→ Stored data:
----------------------------------------
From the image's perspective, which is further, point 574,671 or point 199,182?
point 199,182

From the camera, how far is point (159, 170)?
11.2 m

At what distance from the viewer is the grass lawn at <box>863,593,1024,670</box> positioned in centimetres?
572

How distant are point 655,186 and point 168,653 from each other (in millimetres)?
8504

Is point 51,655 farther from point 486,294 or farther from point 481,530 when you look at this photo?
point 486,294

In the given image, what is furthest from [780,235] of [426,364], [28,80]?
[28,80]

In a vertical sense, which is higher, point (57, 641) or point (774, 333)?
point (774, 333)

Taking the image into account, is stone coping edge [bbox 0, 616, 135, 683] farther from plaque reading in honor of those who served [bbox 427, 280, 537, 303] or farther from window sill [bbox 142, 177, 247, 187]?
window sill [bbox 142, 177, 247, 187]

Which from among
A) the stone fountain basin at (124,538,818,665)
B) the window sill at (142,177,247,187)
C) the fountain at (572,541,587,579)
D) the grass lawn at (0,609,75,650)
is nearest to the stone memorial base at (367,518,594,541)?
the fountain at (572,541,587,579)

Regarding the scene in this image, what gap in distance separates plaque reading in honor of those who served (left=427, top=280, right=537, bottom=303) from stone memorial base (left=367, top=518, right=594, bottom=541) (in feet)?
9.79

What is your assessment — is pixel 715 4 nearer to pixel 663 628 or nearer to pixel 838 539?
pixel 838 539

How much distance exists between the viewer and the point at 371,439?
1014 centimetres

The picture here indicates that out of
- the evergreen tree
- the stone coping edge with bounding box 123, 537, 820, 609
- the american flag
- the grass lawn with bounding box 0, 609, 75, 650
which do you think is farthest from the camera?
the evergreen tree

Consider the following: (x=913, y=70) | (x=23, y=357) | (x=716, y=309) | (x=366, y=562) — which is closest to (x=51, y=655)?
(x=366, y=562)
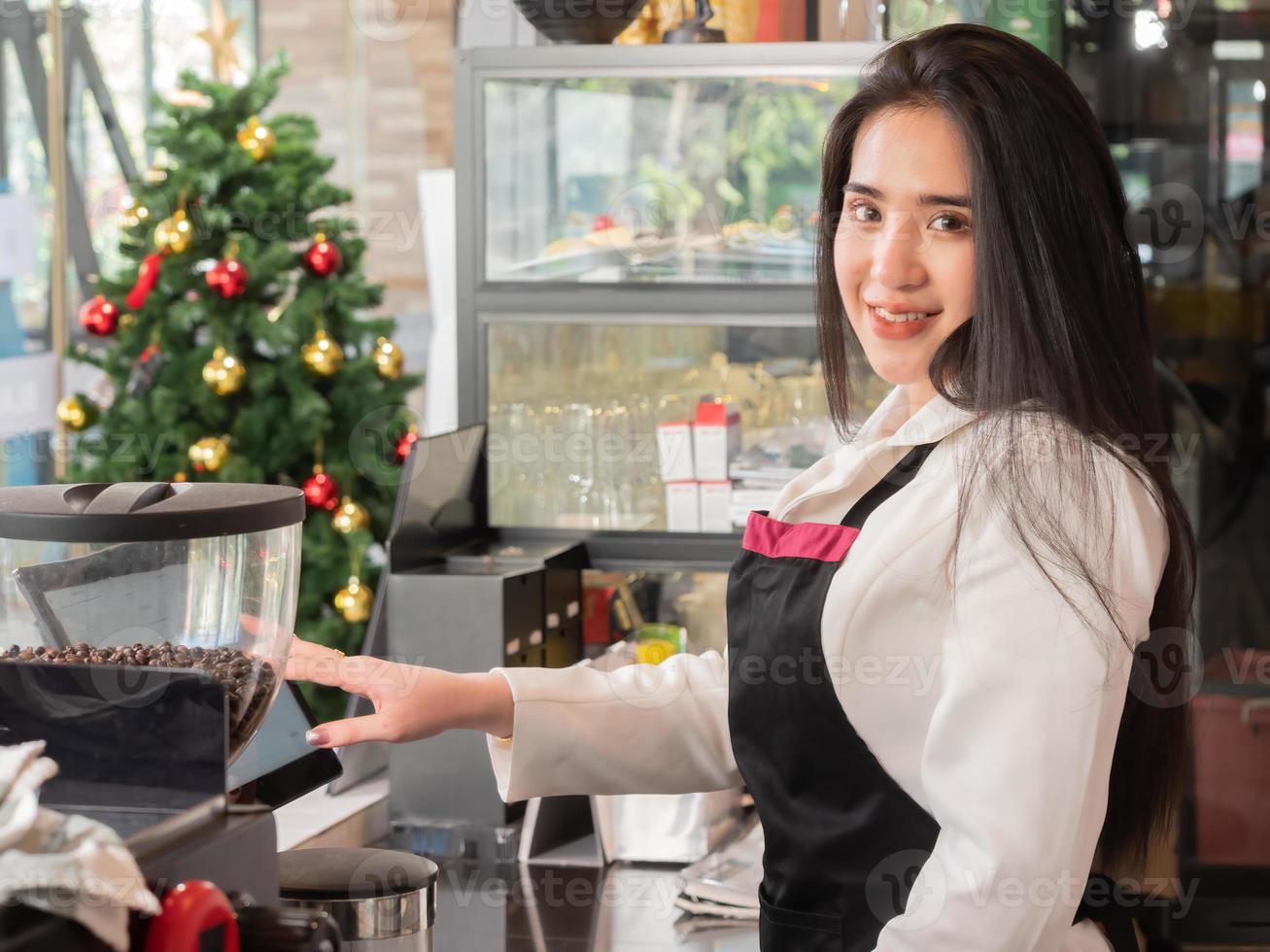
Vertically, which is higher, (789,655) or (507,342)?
(507,342)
----------------------------------------
→ Problem to work on: Format the lines above as a numbered list, skipping blank lines and leaving out the picture.

→ Task solution:
1. From the image's perspective, which is further, point 574,671 or point 199,182?
2. point 199,182
3. From the camera, how far is point (159, 170)?
4. 11.2 m
5. At what distance from the viewer is the grass lawn at <box>863,593,1024,670</box> positioned in centimetres?
6. 572
7. How distant are point 655,186 and point 168,653 from each other (in millimetres)?
8. 8504
9. Is point 51,655 farther from point 486,294 or farther from point 481,530 when you look at this photo?
10. point 486,294
11. In the given image, what is furthest from [780,235] of [426,364], [28,80]?
12. [28,80]
13. In a vertical sense, which is higher, point (57, 641) or point (774, 333)?
14. point (774, 333)
15. Taking the image into account, is stone coping edge [bbox 0, 616, 135, 683] farther from plaque reading in honor of those who served [bbox 427, 280, 537, 303] or farther from window sill [bbox 142, 177, 247, 187]?
16. window sill [bbox 142, 177, 247, 187]
17. Which from among
18. A) the stone fountain basin at (124,538,818,665)
19. B) the window sill at (142,177,247,187)
20. C) the fountain at (572,541,587,579)
21. D) the grass lawn at (0,609,75,650)
22. is nearest to the stone memorial base at (367,518,594,541)?
23. the fountain at (572,541,587,579)
24. Regarding the scene in this image, what gap in distance separates plaque reading in honor of those who served (left=427, top=280, right=537, bottom=303) from stone memorial base (left=367, top=518, right=594, bottom=541) (in feet)?
25. 9.79
26. What is your assessment — is pixel 715 4 nearer to pixel 663 628 or nearer to pixel 838 539?
27. pixel 838 539
28. How much distance exists between the viewer and the point at 371,439?
29. 1014 centimetres
30. The picture here indicates that out of
31. - the evergreen tree
32. - the stone coping edge with bounding box 123, 537, 820, 609
33. - the american flag
34. - the grass lawn with bounding box 0, 609, 75, 650
35. which do you think is farthest from the camera?
36. the evergreen tree
37. Consider the following: (x=913, y=70) | (x=23, y=357) | (x=716, y=309) | (x=366, y=562) — which is closest to (x=51, y=655)?
38. (x=366, y=562)
39. Vertically, which is higher, (789,655) or (507,342)?
40. (507,342)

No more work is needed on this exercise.